Наша толпа. Великие еврейские семьи Нью-Йорка
Шрифт:
Конечно, когда Джозеф вернулся домой, его встретила паника, и Бабет так и не смогла перезимовать в Калифорнии.
Один из самых мрачных дней паники совпал с двадцать пятой годовщиной свадьбы Джозефа и Бабет. Они всегда жили в съемных домах, а в то время жили на Западной Тридцать четвертой улице, 26, где их хозяином был Джон Джейкоб Астор. Почти напротив, по соседству с Асторами, был выставлен на продажу особняк шириной сорок пять футов. Джозеф (чьи личные финансы не пострадали от паники) купил его за 60 тыс. долл. и преподнес Бабет в качестве подарка на юбилей. Но, в отличие от мужа, сердце маленькой Бабет по-прежнему лежало в Старом Свете. Она слишком привыкла прятаться от мытаря, чтобы жить в особняке. Она была встревожена подарком и отказалась переезжать, так что через несколько месяцев Иосиф с сожалением продал дом по постпанковским ценам за 62 тыс. долл. (Через несколько лет за дом выручили 750 000 долларов; сейчас на этом месте стоит отель Ohrbach's).
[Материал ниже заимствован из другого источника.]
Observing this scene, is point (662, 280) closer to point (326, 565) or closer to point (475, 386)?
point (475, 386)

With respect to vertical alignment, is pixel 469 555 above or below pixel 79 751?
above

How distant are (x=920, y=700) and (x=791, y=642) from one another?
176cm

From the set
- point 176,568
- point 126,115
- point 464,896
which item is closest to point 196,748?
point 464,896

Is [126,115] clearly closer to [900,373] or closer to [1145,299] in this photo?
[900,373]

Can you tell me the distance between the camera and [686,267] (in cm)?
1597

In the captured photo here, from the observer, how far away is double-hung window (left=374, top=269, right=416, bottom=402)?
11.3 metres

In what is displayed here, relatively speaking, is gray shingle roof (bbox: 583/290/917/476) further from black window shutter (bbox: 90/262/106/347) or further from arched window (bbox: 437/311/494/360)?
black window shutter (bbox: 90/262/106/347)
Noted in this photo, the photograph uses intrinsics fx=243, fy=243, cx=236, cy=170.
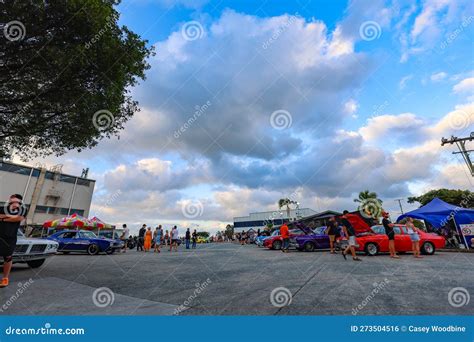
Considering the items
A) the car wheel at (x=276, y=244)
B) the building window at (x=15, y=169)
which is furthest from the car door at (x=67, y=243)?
the building window at (x=15, y=169)

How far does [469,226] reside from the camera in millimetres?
14062

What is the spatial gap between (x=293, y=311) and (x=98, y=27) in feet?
Result: 26.4

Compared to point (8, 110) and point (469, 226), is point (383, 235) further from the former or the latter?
point (8, 110)

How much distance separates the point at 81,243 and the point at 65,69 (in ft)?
33.6

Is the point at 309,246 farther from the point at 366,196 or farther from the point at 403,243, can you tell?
the point at 366,196

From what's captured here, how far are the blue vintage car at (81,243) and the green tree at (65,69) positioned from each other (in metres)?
5.79

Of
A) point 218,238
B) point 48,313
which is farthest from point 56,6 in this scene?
point 218,238

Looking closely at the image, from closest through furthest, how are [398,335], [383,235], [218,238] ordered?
[398,335] < [383,235] < [218,238]

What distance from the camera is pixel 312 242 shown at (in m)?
14.0

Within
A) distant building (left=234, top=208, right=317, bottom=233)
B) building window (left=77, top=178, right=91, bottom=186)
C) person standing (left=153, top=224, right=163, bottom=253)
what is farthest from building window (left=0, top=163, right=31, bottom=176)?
distant building (left=234, top=208, right=317, bottom=233)

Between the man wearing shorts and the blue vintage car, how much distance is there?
9.17 meters

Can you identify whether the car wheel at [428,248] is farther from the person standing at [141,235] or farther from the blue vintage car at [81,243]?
the person standing at [141,235]

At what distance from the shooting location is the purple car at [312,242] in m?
13.9

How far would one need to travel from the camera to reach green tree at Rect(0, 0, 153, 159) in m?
6.27
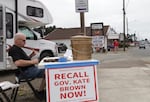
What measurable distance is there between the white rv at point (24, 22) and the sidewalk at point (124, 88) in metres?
3.56

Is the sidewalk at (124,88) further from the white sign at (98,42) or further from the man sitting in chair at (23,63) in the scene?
the white sign at (98,42)

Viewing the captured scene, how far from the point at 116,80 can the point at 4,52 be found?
13.2 feet

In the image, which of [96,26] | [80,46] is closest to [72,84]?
[80,46]

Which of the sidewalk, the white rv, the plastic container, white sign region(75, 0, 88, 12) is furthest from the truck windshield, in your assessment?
the plastic container

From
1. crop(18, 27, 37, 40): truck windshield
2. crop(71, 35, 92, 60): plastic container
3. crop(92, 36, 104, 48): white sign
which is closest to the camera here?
crop(71, 35, 92, 60): plastic container

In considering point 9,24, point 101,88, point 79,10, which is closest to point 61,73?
point 79,10

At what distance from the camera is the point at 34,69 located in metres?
7.80

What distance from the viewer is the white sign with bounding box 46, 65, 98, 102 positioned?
5977 millimetres

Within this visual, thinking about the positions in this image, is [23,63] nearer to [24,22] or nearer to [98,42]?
[24,22]

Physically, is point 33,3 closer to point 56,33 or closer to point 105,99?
point 105,99

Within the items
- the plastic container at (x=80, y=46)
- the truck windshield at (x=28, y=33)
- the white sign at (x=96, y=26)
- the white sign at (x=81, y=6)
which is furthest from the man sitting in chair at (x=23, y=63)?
the white sign at (x=96, y=26)

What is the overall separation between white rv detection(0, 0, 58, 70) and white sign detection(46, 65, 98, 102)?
23.6 ft

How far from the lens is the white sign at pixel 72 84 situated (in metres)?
5.98

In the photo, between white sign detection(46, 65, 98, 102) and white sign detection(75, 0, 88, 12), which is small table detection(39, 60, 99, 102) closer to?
white sign detection(46, 65, 98, 102)
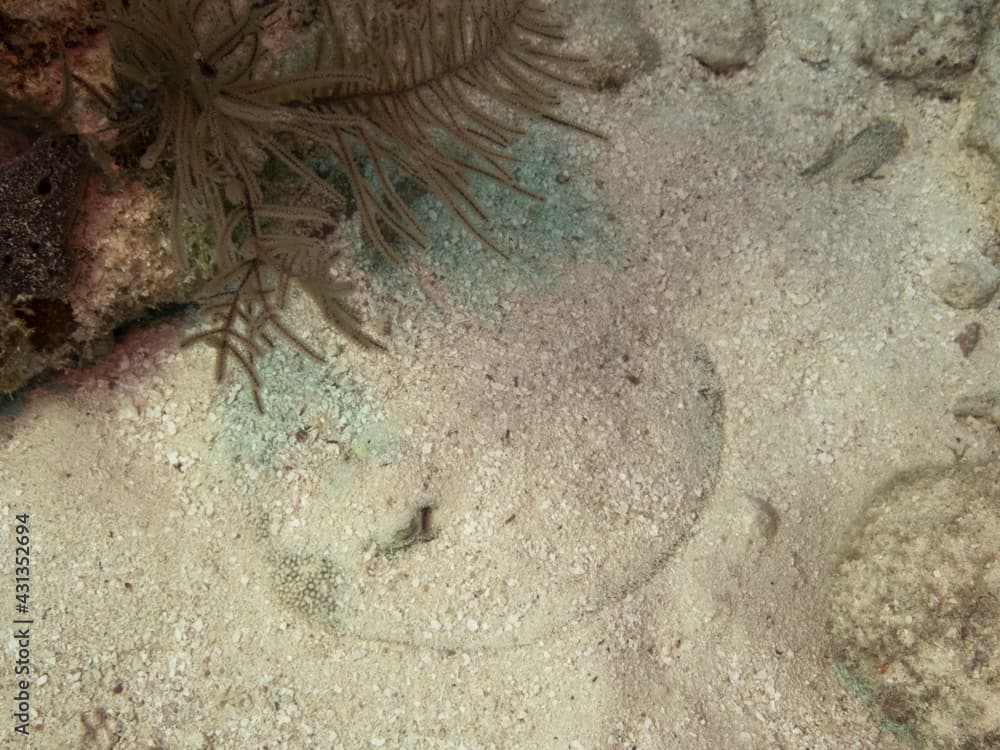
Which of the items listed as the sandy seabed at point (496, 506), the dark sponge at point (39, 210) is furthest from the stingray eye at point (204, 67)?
the sandy seabed at point (496, 506)

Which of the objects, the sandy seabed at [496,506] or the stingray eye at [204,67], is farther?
the sandy seabed at [496,506]

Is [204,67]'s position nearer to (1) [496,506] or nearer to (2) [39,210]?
(2) [39,210]

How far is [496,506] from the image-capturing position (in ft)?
9.95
Трудно понять, как в эти напряженные годы Джозеф находил время для филантропии, но он это делал. В своем растущем желании считаться американцем больше, чем евреем, он поддержал одно
Когда она вместе с маленьким сыном Тадом переехала в Европу, Джозеф оплатил расходы на путешествие. Когда она поселилась во Франкфурте, Джозеф поручил своему брату Генри ухаживать за ней, и в течение нескольких лет Джозеф и его братья присылали ей деньги. В 1869 году в Конгресс был внесен и отклонен законопроект о пенсионном обеспечении вдов президентов, после чего Джозеф Селигман обратился с письмом к Гранту:
Прилагаемое письмо миссис Линкольн было передано мне моим братом, проживающим во Франкфурте, с просьбой ходатайствовать перед Вашим Превосходительством от ее имени. Мой брат сообщает, что средства миссис Линкольн, по-видимому, исчерпаны и что она живет совершенно уединенно. Если Ваше Превосходительство сможет последовательно рекомендовать Конгрессу облегчить насущные нужды вдовы великого и доброго Линкольна, я не сомневаюсь, что рассматриваемый сейчас законопроект пройдет к удовлетворению партии и всех добропорядочных граждан».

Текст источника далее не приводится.